Lehrmann’s trial collapsed in October because of jury misconduct.
The ongoing risk to Higgins’s mental health means a retrial is not in the public interest, prosecutors say.
New medical advice found that a planned retrial for February posed a “significant and unacceptable risk to the life of the complainant”, said Australian Capital Territory Director of Public Prosecutions Shane Drumgold.
“The evidence makes it clear that this is not limited to the harm of giving evidence in the witness box,” he told reporters on Friday.
Drumgold said this outweighed his belief there would be a reasonable prospect of securing a conviction.

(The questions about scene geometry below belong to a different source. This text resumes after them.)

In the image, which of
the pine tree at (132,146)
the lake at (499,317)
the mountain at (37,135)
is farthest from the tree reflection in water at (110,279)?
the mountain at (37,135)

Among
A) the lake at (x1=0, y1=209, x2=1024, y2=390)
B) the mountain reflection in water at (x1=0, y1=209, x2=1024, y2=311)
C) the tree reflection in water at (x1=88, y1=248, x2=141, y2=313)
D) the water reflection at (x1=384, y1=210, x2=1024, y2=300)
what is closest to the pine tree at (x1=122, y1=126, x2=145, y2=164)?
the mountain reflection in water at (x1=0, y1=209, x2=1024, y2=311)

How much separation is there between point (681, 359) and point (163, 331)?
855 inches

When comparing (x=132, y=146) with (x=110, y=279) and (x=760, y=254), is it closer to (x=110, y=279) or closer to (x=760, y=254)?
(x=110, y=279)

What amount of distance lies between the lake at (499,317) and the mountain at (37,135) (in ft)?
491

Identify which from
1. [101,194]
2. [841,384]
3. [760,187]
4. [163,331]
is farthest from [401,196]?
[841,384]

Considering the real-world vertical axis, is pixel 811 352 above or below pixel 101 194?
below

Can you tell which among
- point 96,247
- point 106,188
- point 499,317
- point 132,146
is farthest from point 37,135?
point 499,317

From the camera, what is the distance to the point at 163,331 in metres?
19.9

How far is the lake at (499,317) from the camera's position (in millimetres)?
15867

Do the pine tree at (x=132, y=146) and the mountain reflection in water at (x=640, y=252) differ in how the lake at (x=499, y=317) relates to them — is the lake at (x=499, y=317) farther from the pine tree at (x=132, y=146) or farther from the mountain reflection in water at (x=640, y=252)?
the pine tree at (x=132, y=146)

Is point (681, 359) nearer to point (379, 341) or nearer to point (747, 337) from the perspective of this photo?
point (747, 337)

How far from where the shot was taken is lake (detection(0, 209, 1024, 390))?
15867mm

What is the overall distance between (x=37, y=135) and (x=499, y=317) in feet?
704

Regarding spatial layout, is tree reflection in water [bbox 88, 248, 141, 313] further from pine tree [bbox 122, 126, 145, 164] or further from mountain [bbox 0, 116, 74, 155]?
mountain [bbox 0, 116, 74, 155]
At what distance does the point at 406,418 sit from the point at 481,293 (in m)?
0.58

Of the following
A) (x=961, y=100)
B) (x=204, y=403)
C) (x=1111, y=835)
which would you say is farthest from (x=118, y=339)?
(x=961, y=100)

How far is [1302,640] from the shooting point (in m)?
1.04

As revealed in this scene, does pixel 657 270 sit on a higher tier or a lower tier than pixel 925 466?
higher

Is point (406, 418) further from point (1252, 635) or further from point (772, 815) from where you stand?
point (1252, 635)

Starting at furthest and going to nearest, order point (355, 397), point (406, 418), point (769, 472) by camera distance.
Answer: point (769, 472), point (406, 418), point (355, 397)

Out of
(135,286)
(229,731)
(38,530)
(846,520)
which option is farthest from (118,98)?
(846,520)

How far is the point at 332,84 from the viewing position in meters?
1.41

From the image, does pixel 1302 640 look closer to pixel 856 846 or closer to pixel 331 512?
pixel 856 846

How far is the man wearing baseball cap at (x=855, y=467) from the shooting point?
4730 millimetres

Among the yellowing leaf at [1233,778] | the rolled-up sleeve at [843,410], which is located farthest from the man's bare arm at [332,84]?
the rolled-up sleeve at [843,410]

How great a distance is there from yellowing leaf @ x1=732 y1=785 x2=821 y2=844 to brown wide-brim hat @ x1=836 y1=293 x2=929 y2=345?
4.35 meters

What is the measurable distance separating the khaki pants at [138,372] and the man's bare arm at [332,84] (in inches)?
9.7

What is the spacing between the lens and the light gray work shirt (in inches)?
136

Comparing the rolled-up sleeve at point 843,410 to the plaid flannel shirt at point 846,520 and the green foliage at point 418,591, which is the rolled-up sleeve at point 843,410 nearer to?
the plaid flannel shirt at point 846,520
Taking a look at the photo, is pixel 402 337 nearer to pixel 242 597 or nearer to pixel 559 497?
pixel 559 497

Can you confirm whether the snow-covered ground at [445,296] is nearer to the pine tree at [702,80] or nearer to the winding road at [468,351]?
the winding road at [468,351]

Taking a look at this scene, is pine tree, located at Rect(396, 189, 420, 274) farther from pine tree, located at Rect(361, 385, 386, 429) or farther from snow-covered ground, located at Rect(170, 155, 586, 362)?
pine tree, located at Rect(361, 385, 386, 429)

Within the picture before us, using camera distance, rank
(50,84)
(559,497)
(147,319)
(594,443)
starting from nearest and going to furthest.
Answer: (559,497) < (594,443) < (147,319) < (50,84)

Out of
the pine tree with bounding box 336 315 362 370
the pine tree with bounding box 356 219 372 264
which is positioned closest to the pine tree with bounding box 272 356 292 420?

Higgins is currently in hospital to help deal with the trauma of the alleged incident and its aftermath, according to her friend Emma Webster.
“While it’s disappointing the trial has ended this way, Brittany’s health and safety must always come first. Brittany is extremely grateful for all the support she has received, particularly from our mental health care workers.”
The jury in October’s trial was discharged after 12 days of evidence and five days of deliberation, when it emerged one member had brought in academic research papers looking at false accusations in sexual assault cases.
Juries are required to reach a verdict only on evidence presented in the courtroom.
Before giving her account to police in early 2021, Higgins gave up her right to anonymity and went public with her claims in high-profile newspaper and television interviews.
Her allegations were a catalyst for what has been called Australia’s “Me Too moment”, sparking huge protests over the safety of women, particularly in politics.
Lehrmann and Higgins had worked in the same office for then-Defence Industry Minister Linda Reynolds. On 22 March 2019, they both had drinks with colleagues and others in Canberra.
Higgins told police she had later fallen asleep on a sofa in Reynolds’s office and had woken to find Lehrmann having sex with her.
She reported the alleged rape in the days afterwards but initially did not proceed with her complaint because she feared for her career, a jury heard.
Lehrmann chose not to give evidence at the trial, but in a police interview said what was alleged “simply didn’t happen”.
His lawyer, Steven Whybrow, had argued parts of Higgins’s evidence were “totally and utterly inconsistent”.